As an experienced New Jersey divorce attorney, I have had this question posed to me on many occasions. While my answer has always been the same a recent New Jersey Supreme Court case provided even more clarity. Let’s explore.
Often, I find the best way to explain the law to my clients is by way of example. Today, we shall use a case that went all the way to the that, as a New Jersey family lawyer, I am quite familiar with.
Mom and dad were divorced. In the New Jersey divorce settlement both parents were to enjoy joint legal custody of their child. Mom was named as the parent of primary residence (commonly known as residential or physical custody) and the dad was the parent of alternate residence.
A few months after the divorce, dad learned that mom had unilaterally changed the child’s last name from “Emma” to “Evans-Emma.” Dad, dismayed that mom would do such a thing without even consulting with him first, filed a motion with the Superior Court of New Jersey to prevent mom from using Evans-Emma. Mom filed a cross-motion requesting seeking to legally have the child’s name changed because she was the parent of primary residence. The court agreed with mom and dad immediately appealed the decision.
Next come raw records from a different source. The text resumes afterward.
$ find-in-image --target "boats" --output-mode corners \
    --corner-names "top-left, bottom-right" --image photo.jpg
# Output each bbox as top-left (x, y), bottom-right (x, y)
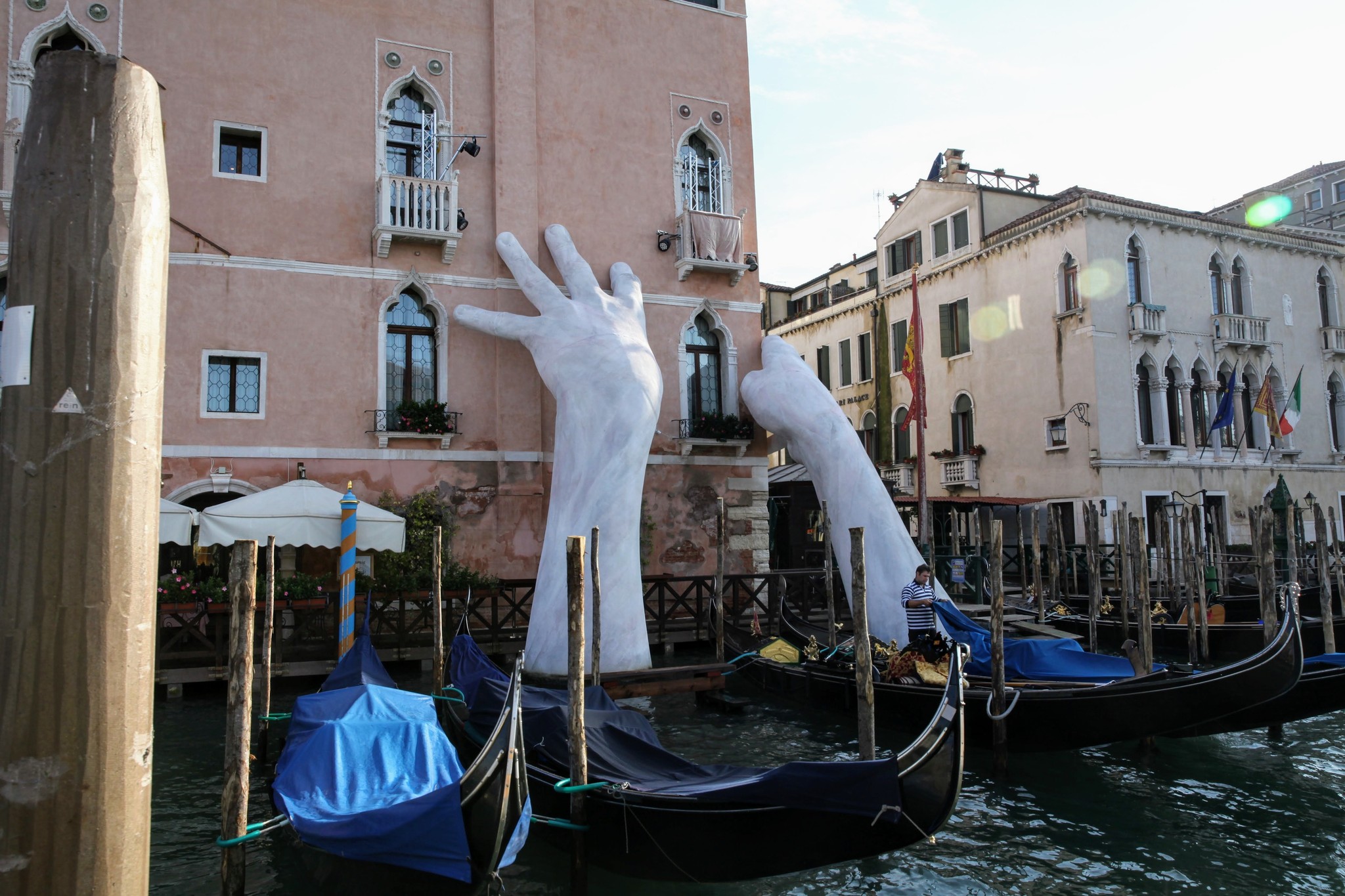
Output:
top-left (267, 583), bottom-right (474, 888)
top-left (440, 579), bottom-right (971, 886)
top-left (778, 565), bottom-right (1344, 746)
top-left (703, 563), bottom-right (1306, 757)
New Jersey’s Appellate Court focused more on the fact that the parties had agreed to joint legal custody of the child. As well as agreeing to he child’s name at birth. Therefore, mom is legally required to speak with dad regarding all major decisions regarding the child. The appeals court agreed that changing a child’s name is a significant issue and that mom had to, at the least, try to see if dad would ok with the change.
The appeals court reversed the decision. The appellate division said that the trial court should have focused on the “best interest of the child” rather than the fact that mom has residential custody. Mom then took the case to the New Jersey Supreme Court. The Supreme Court agreed with the appeals court and affirmed that the best interest of the child is always first and foremost and comes before the wishes of either parent.
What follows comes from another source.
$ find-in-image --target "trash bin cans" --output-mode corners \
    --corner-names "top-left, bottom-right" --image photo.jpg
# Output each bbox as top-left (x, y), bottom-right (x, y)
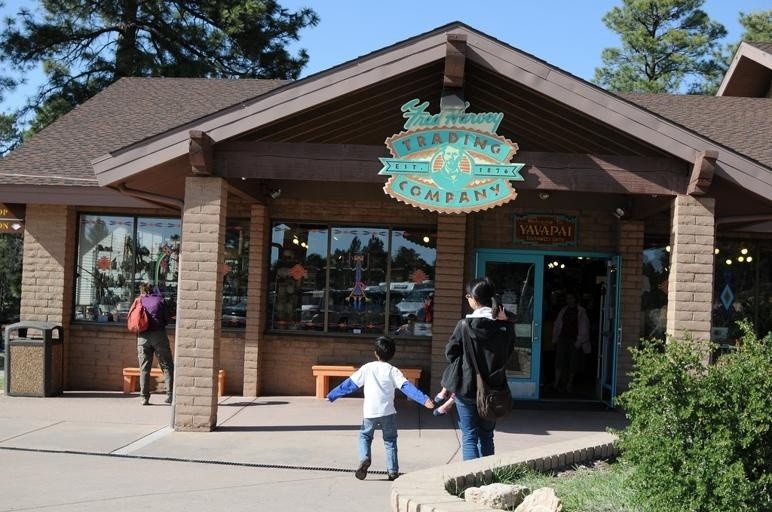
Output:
top-left (4, 320), bottom-right (64, 398)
When determining if mom’s desire to change the child’s name, a number of factors are to be taken into consideration. These include, but are not limited to, how long the child has had their “original” name, will the child suffer any emotional damage due to the change, and the child’s preference (but only if the are old enough). The one factor that hurt mom in this case was her motivation for changing the child’s name as it had more to do with “her best interests” as opposed to the child’s.
As I am sure you have seen, the Court concentrated solely on what is best for the child. As a New Jersey divorce lawyer, I am proud to say that my focus is always exactly the same. As we say around my office, “children first!” Thank you.